[START Text section]
Chilango is a monthly entertainment Mexican magazine. It was established by Grupo Expansión in November 2003 in Mexico City. It has won the National Journalism Prize of Mexico twice.

About the term Chilango

In the early 21st century, Chilango became by an accepted demonym for people from Mexico City. The self-acceptance of the term lead to the publication of the magazine as a way to subvert prejudices of people from the inner states of Mexico had about chilangos, originally created and intended by them as an offensive name.

The magazine
Sections of the magazine include:

DFnitivo
Word play with the Spanish pronunciation of DF, the Mexican Federal District or Distrito Federal.
A how-to style section intended as a parody of weird things that happen in the city, such as the unfinished (called surreal) Distribuidor Vial freeway over Río Becerra or the bottles filled with water to keep away dogs and other animals from invading gardens. Most of it is real but the logic of the situation is the questioned by the article.

Chilangoñol
A RAE parody in which the Mexican Spanish (focused in Mexico City slang) is explained, such as the words "onda", "equis" (fresa slang), "chingar" (considered offensive by some).
[END Text section]
Short problem 1 → Convert the part of the listing that begins with the line containing "Wrap output in", including that line, and runs through the last line of the listing into a numbered list. Leave out any blank lines.
The article on Chilango and the listing that follows it are unrelated to each other.
[START Dataset records]
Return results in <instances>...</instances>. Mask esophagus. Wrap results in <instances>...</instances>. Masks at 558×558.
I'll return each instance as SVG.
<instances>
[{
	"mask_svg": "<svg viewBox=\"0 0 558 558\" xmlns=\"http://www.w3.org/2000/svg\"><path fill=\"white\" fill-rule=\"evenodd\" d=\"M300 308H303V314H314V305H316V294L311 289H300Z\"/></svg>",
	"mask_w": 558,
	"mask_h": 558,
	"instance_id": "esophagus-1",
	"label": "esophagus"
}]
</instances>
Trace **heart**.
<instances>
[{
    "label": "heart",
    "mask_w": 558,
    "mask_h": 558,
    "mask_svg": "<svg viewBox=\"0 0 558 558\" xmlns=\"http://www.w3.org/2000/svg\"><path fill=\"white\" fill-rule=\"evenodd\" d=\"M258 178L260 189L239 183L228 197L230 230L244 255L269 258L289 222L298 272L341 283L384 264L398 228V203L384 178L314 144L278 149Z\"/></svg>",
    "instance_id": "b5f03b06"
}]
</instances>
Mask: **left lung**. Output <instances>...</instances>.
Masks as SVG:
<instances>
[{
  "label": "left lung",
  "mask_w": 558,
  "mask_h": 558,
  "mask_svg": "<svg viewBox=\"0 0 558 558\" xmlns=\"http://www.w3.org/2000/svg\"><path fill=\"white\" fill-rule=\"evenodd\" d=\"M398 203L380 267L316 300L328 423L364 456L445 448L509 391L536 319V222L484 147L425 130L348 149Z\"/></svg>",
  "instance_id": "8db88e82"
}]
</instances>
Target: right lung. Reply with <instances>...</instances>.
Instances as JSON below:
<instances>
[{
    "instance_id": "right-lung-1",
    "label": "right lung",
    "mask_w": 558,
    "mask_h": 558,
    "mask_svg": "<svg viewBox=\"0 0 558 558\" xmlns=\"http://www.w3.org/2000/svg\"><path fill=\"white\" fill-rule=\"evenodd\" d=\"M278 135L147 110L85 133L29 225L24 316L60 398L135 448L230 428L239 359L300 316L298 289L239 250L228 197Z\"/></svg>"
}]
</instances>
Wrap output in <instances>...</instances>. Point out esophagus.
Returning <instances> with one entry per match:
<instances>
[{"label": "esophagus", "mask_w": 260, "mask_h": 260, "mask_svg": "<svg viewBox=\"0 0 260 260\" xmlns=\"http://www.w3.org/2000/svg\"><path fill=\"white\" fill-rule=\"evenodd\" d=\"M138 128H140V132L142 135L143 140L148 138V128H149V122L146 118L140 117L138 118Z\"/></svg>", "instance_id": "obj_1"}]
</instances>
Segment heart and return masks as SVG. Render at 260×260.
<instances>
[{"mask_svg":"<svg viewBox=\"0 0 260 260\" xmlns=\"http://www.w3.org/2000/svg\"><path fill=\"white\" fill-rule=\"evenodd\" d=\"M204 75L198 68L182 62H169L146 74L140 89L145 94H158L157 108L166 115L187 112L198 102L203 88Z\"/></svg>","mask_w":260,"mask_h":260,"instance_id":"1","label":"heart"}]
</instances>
[END Dataset records]
Short problem 2 → According to the article on Chilango, which company established the magazine?

Task answer 1 →
1. Wrap output in <instances>...</instances>. Point out esophagus.
2. Returning <instances> with one entry per match:
3. <instances>
4. [{"label": "esophagus", "mask_w": 260, "mask_h": 260, "mask_svg": "<svg viewBox=\"0 0 260 260\" xmlns=\"http://www.w3.org/2000/svg\"><path fill=\"white\" fill-rule=\"evenodd\" d=\"M138 128H140V132L142 135L143 140L148 138V128H149V122L146 118L140 117L138 118Z\"/></svg>", "instance_id": "obj_1"}]
5. </instances>
6. Segment heart and return masks as SVG. Render at 260×260.
7. <instances>
8. [{"mask_svg":"<svg viewBox=\"0 0 260 260\" xmlns=\"http://www.w3.org/2000/svg\"><path fill=\"white\" fill-rule=\"evenodd\" d=\"M204 75L198 68L182 62H169L146 74L140 89L145 94H158L157 108L166 115L187 112L198 102L203 88Z\"/></svg>","mask_w":260,"mask_h":260,"instance_id":"1","label":"heart"}]
9. </instances>

Task answer 2 → Grupo Expansión